The examples/ directory in the evalflow repository contains three ready-to-run projects. Each one demonstrates a different setup. Pick the example closest to your stack, copy its evalflow.yaml and dataset, then adapt them to your own prompts.
Starting from an example
# Clone the repository
git clone https://github.com/emartai/evalflow
cd evalflow/examples/<example-name>
# Install evalflow
pip install evalflow
# Copy the environment template
cp .env.example .env
# Check your setup
evalflow doctor
# Run the quality gate
evalflow eval
examples/openai-basic
A minimal local setup using OpenAI. This is the best starting point if you are new to evalflow or want the simplest possible configuration.
What it demonstrates
- A single-provider
evalflow.yaml configured for OpenAI
- Three test cases covering summarization, classification, and QA
- Both
exact_match and embedding_similarity eval methods
- A prompt registry entry in
prompts/
Files
examples/openai-basic/
├── evalflow.yaml
├── evals/
│ └── dataset.json
├── prompts/
│ └── assistant.yaml
├── .env.example
└── README.md
evalflow.yaml
version: "1.0"
project: openai-basic
providers:
openai:
api_key_env: OPENAI_API_KEY
default_model: gpt-4o-mini
eval:
dataset: evals/dataset.json
baseline_file: .evalflow/baseline.json
default_provider: openai
consistency_runs: 3
thresholds:
task_success: 0.80
relevance: 0.75
hallucination_max: 0.10
consistency_min: 0.85
judge:
provider: groq
model: llama-3.1-8b-instant
prompts:
directory: prompts/
Running it
cd examples/openai-basic
cp .env.example .env
# Edit .env and set OPENAI_API_KEY
evalflow eval
Running 3 test cases against gpt-4o-mini...

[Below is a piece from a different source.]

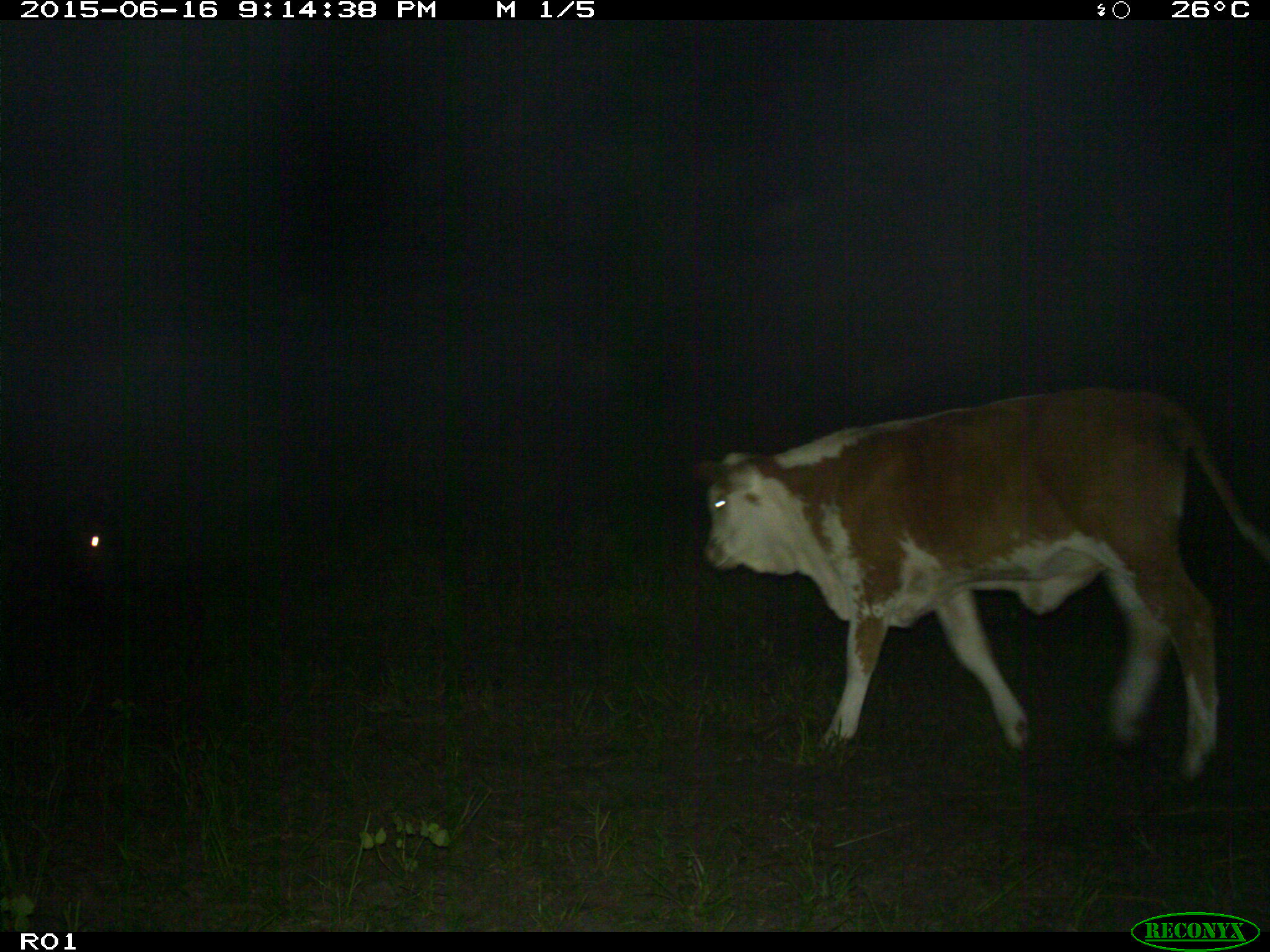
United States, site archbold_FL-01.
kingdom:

✓ summarize-release-notes 0.92
✓ classify-support-priority 1.00
✓ answer-billing-question 0.88
Quality Gate: PASS
Failures: 0
Run ID: 20240315-a3f9c2d81b4e
Duration: 3.8s
examples/groq-ci
A Groq-based setup with a GitHub Actions workflow included. Groq’s free tier makes this example well suited for CI pipelines where you want zero-cost quality gates on every pull request.
What it demonstrates
- A single-provider
evalflow.yaml configured for Groq
- A working GitHub Actions workflow (
.github/workflows/evalflow.yml)
- How to pass the API key as a GitHub Actions secret
- Test cases for summarization, classification, and QA
Files
examples/groq-ci/
├── evalflow.yaml
├── .github/
│ └── workflows/
│ └── evalflow.yml
├── evals/
│ └── dataset.json
├── .env.example
└── README.md
evalflow.yaml
version: "1.0"
project: groq-ci
providers:
groq:
api_key_env: GROQ_API_KEY
default_model: llama-3.1-8b-instant
eval:
dataset: evals/dataset.json
baseline_file: .evalflow/baseline.json
default_provider: groq
consistency_runs: 3
thresholds:
task_success: 0.80
relevance: 0.75
hallucination_max: 0.10
consistency_min: 0.85
judge:
provider: groq
model: llama-3.1-8b-instant
prompts:
directory: prompts/
GitHub Actions workflow
# .github/workflows/evalflow.yml
name: LLM Quality Gate
on:
pull_request:
paths:
- "prompts/**"
- "evals/**"
- "**.py"
jobs:
eval:
runs-on: ubuntu-latest
steps:
- uses: actions/checkout@v4
- uses: actions/setup-python@v5
with:
python-version: "3.11"
- run: pip install evalflow
- run: evalflow eval --provider groq
env:
GROQ_API_KEY: ${{ secrets.GROQ_API_KEY }}
Running it locally
cd examples/groq-ci
cp .env.example .env
# Edit .env and set GROQ_API_KEY
evalflow eval --provider groq
Running 3 test cases against llama-3.1-8b-instant...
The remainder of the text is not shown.